If people looking for work and employers looking for workers can better articulate the skills they have and the skills they need using the same Language of Skills (as we have set out here and here), then we will have moved a significant way towards closing the skills gap that has dogged the labour market for the past few years, and which is being exacerbated by the current crisis. But although this would create a better understanding between employees and employers, there would still be a skills gap that needs filling between the two in order to match the one to the other.
This is the space occupied by education and training providers, who essentially provide the bridge between skills required by employers and skills needed in their courses and modules. As our Venn Diagram shows, education providers can bring together people and employers, creating a sweet spot where skills alignment is achieved:
However, in order that this gap can be successfully bridged, it is essential that education providers themselves speak the same Language of Skills as those looking for work and the businesses looking for workers. This is something of a radical departure from the traditional way of thinking about the problem, where qualifications and their relation to occupations have been the bridge between learners and future employers. But the fact is that recent years have seen a big shift in the way that many employers look at hiring, whereby for a large number of roles they have become far less interested in whether a person has this or that qualification, and far more interested in whether a person has the right skills and capabilities to do the role they are being hired for. This being the case, how can colleges and universities use the Language of Skills to better understand what skills employers need, so that they can then look to incorporate them into their courses and modules?

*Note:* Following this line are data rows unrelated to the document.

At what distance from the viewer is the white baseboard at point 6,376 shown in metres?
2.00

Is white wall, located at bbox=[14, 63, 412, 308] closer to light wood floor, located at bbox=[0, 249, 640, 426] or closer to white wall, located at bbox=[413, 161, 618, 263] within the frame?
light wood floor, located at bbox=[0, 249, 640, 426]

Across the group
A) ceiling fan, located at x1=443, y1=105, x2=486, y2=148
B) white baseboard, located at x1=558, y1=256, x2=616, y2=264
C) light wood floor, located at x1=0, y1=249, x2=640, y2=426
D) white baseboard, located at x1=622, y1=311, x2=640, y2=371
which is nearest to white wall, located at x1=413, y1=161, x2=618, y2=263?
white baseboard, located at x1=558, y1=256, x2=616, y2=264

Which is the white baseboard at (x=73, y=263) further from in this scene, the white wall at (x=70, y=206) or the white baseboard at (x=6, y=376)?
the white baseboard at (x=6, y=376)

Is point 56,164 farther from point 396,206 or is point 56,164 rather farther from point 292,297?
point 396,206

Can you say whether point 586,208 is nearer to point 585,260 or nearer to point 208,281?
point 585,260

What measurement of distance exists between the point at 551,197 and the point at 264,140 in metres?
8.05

There is a short-term and a longer-term answer to this. In the short-term, one way this gap can be bridged is by turning to Job Posting Analytics (JPA), which can help us not only get a good general understanding of current employer demand, but because it is tagged to our Skills Library, means that we can use it to investigate skills needs at a highly granular level. For example, if we imagine a college in the Lancashire region wanting to understand employer demand at this current time, they might begin by using the data to establish which jobs are being most sought after in their region. In the chart below, we have identified the Top 15 most advertised jobs in the area from April to May:
Using the skills tagger, we can then identify the actual skills that are being requested for these positions. For example, in the chart below we have picked out the Top 15 hard skills for the most in-demand job, Family Support Workers:
By using this data, an education and training provider can very quickly start to get a handle on what skills employers in their area need, which they can then use to assess how well their current courses train for these in-demand skills to start thinking about incorporating them new content into existing courses and modules, or in the creation of new ones.
However, as interesting as this concept is, it is really just a short-term solution, which only starts to
scratch the surface in terms of where the Language of Skills might take the education and training system. The really big question that will need answering in the coming years is this: how can the Language of Skills transform how we think about qualifications?
As we mentioned above, there has been a big shift in employers’ thinking around this, with years of businesses seeing big gaps in the skills of those whom they thought were qualified to a job, and the ability of those people to actually do the job, leaving many of them looking for new ways of getting people with the right skills. What this means is that the days when a particular qualification led to a particular career are fast fading, and the implication of this is that if employers are moving away from that way of thinking, then so too must the qualification system itself.
Once again, the Language of Skills has the potential to provide a radical solution to bridge the gap. For just as jobs can be broken down into skills components, as we showed in our example of Family Support Workers above, so too can qualifications. Every qualification is essentially made up of numerous skills building blocks, which can be identified using our Language of Skills. This gives the potential to create a system which is far more nuanced than is currently the case, where instead of qualification “blocks”, we instead have a series of skills building blocks we can identify as making up a qualifications, and which can be added to and supplemented in order to better reflect the rapidly changing labour market.
The future we envisage looks something like the following graphic:
What this shows is people and jobs in terms of “skill shapes”, where each person and each job has a different set of skills. However, it is not necessarily the case that the skill shape of a person is completely different than the skill shape of the job they are looking to do. Rather, they may well have acquired the core skills, yet lack some of the niche skills that are needed. This is where the education and training provider comes in, providing those niche skills, particularly in the retraining and upskilling of people, and therefore adding to a person’s skill shape so that they are a better fit for the skill shape required by an employer.
The Language of Skills therefore has the potential to completely overhaul the way we think about both jobs and qualifications, with each being broken down into their various skills components. Although this is a fairly radical concept, it is a new way of thinking that could really provide a much needed solution to the skills gap – making the job of matching people with the right skills, to jobs that need those skills, via education that can provide those skills, far easier than is currently the case, to the benefit of all.